Open
Description
Bug description
In data parallel training, we start multiple workers with different initialization of the dataloader and train with horovod. After each batch update, the parameters are synced. Merlin dataloader has different number of batches depending on the selected rank.
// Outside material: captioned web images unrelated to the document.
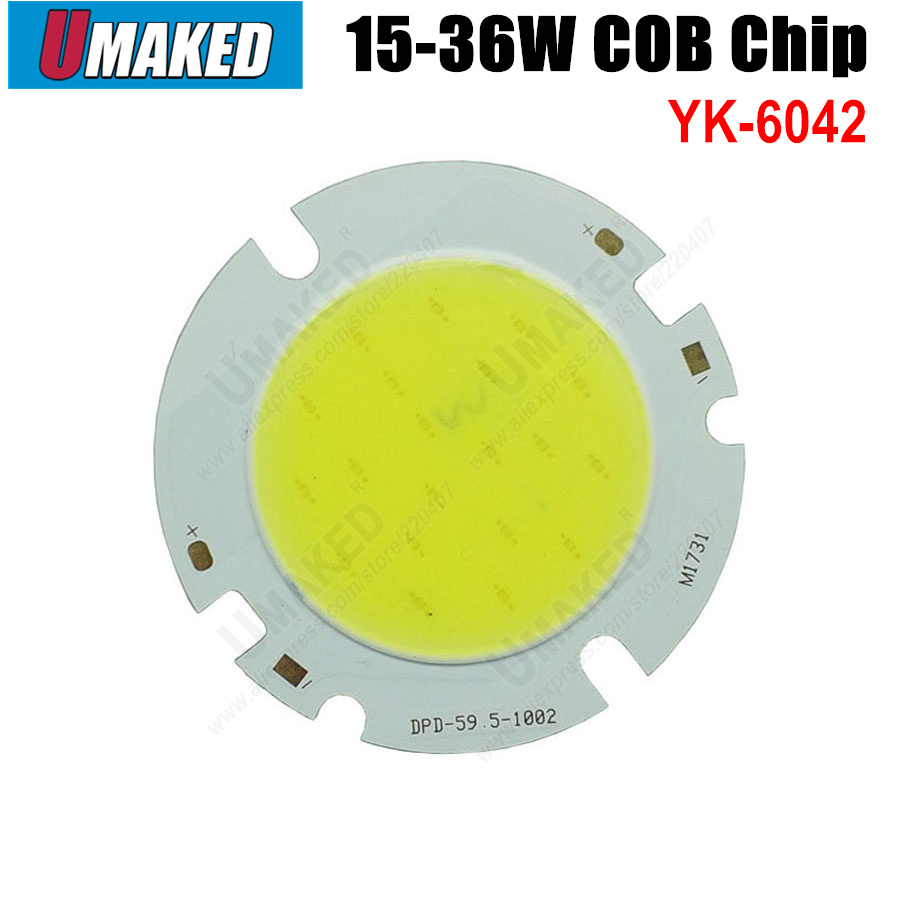 15W 18W 20W 24W 30W 36W COB Beads 60mm Led Chip Diodes Surface Light For Led Bulb Spotlight Street Led Lamp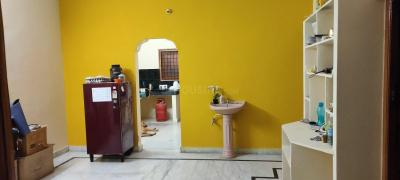 Gallery Cover Image of 1400 Sq.ft 2 BHK Apartment for rent in Trimalgherry for 14000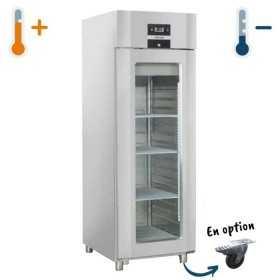 Armoire réfrigérée 650L inox porte vitrée GN 2/1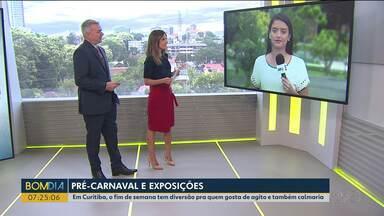 Confira as opções de passeio para o fim de semana - Tem festival do caranguejo no litoral e exposições de arte na capital.
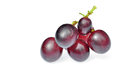 Red Grape Isolated Stock Photos - 25369013
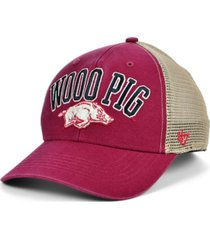 '47 brand arkansas razorbacks outland trucker cap
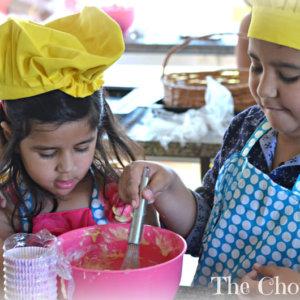 Kids Baking Fun at The Choux Box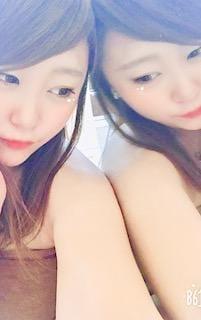 「-無題-」12/17(月) 20:30   ★優羽(ゆう)★の写メ・風俗動画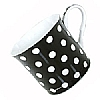 Fine Bone China Black Polka Dot Mug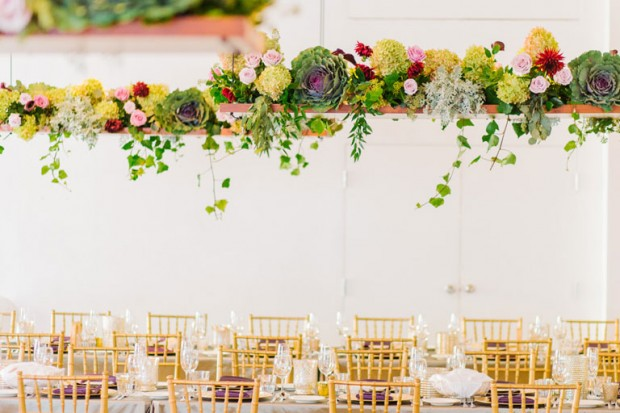 20 Romantic Flower Wedding Decoration Ideas (14)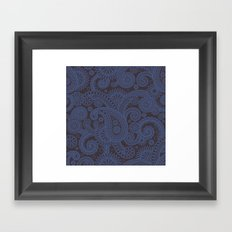 Paisley Platinum Framed Art Print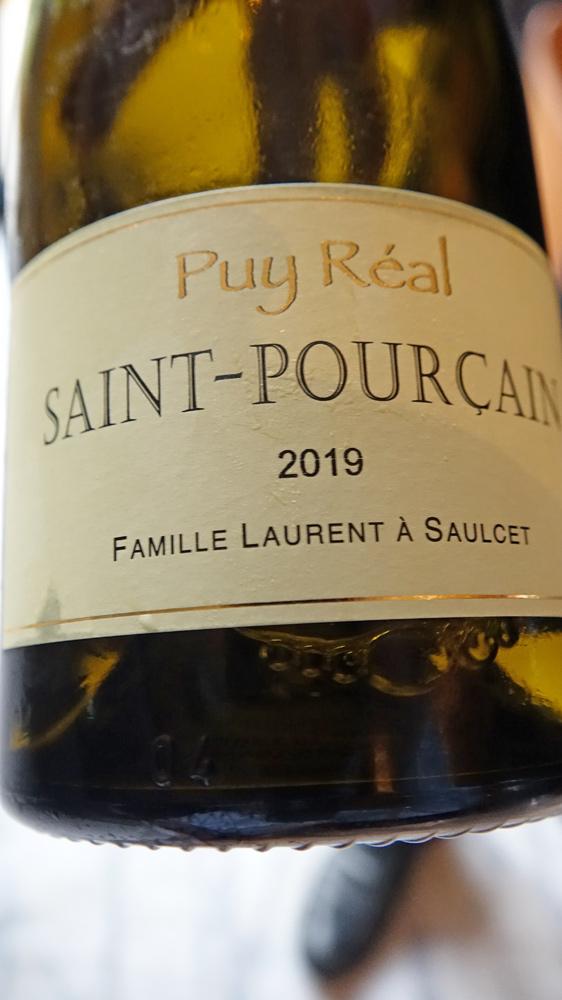 Contre étiquette du Saint-Pourçain blanc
Therefore, some workers finishes the training loop and other workers are still training - this causes horovod to freeze.
import cudf
import os
import merlin.models.tf.dataset as tf_dataloader
import nvtabular as nvt
os.system('mkdir ./test/')
df = cudf.DataFrame({
'col1': range(0,9000000)
})
df.to_parquet('./test/part_1.parquet')
df = cudf.DataFrame({
'col1': range(0,10000000)
})
df.to_parquet('./test/part_2.parquet')
df = cudf.DataFrame({
'col1': range(0,11000000)
})
df.to_parquet('./test/part_3.parquet')
df = cudf.DataFrame({
'col1': range(0,12000000)
})
df.to_parquet('./test/part_4.parquet')
ds = nvt.Dataset('./test/*.parquet', part_size='100MB')
for i in range(4):
train_dl = tf_dataloader.BatchedDataset(
ds,
batch_size = 1024*16,
shuffle=True,
drop_last=True,
cat_names=['col1'],
global_size=4,
global_rank=i,
)
print(len(train_dl))
Output:
549
610
671
732